◆ **Task A**: In the Dark Dungeons film entry, reproduce the stretch from "Dark Dungeons is" through "film's official website.", substituting "first public screening" for "world premiere".

◆ **Reading text**:
++++++++++++++++++++

- DVD cover
- Directed by: L. Gabriel Gonda
- Screenplay by: JR Ralls
- Based on: Dark Dungeons Chick tract by Jack T. Chick
- Produced by: JR Ralls; Ben Rapson;
- Starring: Alyssa Kay; Anastasia Higham; Tracy Hyland;
- Cinematography: Sam Graydon
- Edited by: Ben Dobyns; L. Gabriel Gonda;
- Music by: Randy Torres
- Production companies: Rallsfilm; Zombie Orpheus Entertainment;
- Release date: August 14, 2014 (Gencon);
- Running time: 40 minutes
- Country: United States
- Language: English

= Dark Dungeons (film) =

Dark Dungeons is a 2014 American short film that was directed by L. Gabriel Gonda, written by JR Ralls, and based on the Chick tract of the same name. The film had its world premiere at GenCon on August 14, 2014 and was also released on VOD through the film's official website.

++++++++++++++++++++

◆ **Task B**: Copy each line of the records that contains the string "stack".

++++++++++++++++++++

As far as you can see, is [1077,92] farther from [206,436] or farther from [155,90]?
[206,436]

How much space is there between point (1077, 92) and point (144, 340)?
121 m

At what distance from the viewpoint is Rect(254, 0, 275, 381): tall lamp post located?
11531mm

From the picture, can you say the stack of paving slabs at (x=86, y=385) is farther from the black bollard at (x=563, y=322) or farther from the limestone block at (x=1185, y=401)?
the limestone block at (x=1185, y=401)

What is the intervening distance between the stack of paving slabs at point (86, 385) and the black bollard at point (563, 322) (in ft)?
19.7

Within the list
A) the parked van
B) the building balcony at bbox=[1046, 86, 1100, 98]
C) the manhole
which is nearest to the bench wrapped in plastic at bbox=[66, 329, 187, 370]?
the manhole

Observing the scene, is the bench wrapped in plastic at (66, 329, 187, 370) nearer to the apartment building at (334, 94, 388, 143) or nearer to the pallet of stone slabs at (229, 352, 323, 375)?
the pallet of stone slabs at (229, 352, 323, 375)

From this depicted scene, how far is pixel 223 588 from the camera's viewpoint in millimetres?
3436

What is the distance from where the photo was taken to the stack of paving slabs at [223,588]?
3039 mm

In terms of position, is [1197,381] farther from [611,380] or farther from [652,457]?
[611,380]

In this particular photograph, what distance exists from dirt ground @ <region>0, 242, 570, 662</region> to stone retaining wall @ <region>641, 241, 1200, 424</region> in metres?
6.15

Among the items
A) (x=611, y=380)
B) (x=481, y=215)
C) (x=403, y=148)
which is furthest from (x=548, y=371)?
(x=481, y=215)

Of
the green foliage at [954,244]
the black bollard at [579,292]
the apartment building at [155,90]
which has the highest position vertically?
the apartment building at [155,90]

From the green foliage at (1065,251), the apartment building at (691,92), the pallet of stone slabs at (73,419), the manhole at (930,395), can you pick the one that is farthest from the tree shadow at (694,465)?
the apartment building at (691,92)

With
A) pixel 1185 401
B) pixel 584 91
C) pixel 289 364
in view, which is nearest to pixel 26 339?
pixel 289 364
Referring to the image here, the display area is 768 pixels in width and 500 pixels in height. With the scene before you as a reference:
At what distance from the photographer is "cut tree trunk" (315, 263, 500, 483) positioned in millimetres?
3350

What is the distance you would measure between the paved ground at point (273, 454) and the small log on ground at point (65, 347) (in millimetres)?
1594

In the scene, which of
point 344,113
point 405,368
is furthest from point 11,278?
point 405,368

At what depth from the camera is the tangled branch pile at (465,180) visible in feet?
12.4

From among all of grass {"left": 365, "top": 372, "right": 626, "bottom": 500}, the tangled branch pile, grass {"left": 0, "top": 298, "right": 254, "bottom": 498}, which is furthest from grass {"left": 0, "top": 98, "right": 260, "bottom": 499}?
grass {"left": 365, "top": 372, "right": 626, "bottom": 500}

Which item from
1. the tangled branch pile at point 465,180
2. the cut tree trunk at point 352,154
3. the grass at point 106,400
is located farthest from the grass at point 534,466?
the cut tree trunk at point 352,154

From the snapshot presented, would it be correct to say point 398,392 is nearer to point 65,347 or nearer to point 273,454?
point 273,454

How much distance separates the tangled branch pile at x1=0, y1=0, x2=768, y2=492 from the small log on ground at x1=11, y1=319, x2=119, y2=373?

++++++++++++++++++++

◆ **Correct answer A**:
Dark Dungeons is a 2014 American short film that was directed by L. Gabriel Gonda, written by JR Ralls, and based on the Chick tract of the same name. The film had its first public screening at GenCon on August 14, 2014 and was also released on VOD through the film's official website.

◆ **Correct answer B**:
From the picture, can you say the stack of paving slabs at (x=86, y=385) is farther from the black bollard at (x=563, y=322) or farther from the limestone block at (x=1185, y=401)?
What is the intervening distance between the stack of paving slabs at point (86, 385) and the black bollard at point (563, 322) (in ft)?
What is the distance from where the photo was taken to the stack of paving slabs at [223,588]?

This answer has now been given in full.